Bäckman E, Dahlström G, Eeg-Olofsson O, Bertler A
Department of Pediatrics, University Hospital, Linköping, Sweden.
Pediatr Neurol. 1987 Nov-Dec;3(6):327-30. doi: 10.1016/0887-8994(87)90002-6.
Variations in carbamazepine (CBZ) and carbamazepine-10,11-epoxide (CBZ-EP) concentrations were measured in saliva over 24 hours in 33 children with complex partial seizures and/or generalized tonic-clonic seizures; all patients received CBZ as monotherapy. CBZ varied between 37-104% and CBZ-EP varied between 26-119%. One venous blood sample was obtained simultaneously with the first saliva sample before the morning dose of CBZ. The free fraction of plasma CBZ was 25.5%. Medication side effects are most likely to appear within 3-4 hours of drug intake; therefore, it is advisable to take another sample in children demonstrating time-related side effects. A controlled release formulation of CBZ should minimize the fluctuations of salivary drug levels of CBZ and CBZ-EP.
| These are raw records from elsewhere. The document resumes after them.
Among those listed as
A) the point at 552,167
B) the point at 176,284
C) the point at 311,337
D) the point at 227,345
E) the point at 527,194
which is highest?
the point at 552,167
在33名患有复杂部分性癫痫发作和/或全身性强直阵挛性癫痫发作的儿童中,在24小时内测量了唾液中卡马西平(CBZ)和卡马西平-10,11-环氧化物(CBZ-EP)的浓度变化;所有患者均接受CBZ单一疗法治疗。CBZ的变化范围在37%-104%之间,CBZ-EP的变化范围在26%-119%之间。在早晨服用CBZ剂量之前,与第一份唾液样本同时采集了一份静脉血样本。血浆CBZ的游离分数为25.5%。药物副作用最有可能在服药后3-4小时内出现;因此,对于出现与时间相关副作用的儿童,建议再采集一份样本。CBZ的控释制剂应能最大限度地减少CBZ和CBZ-EP唾液药物水平的波动。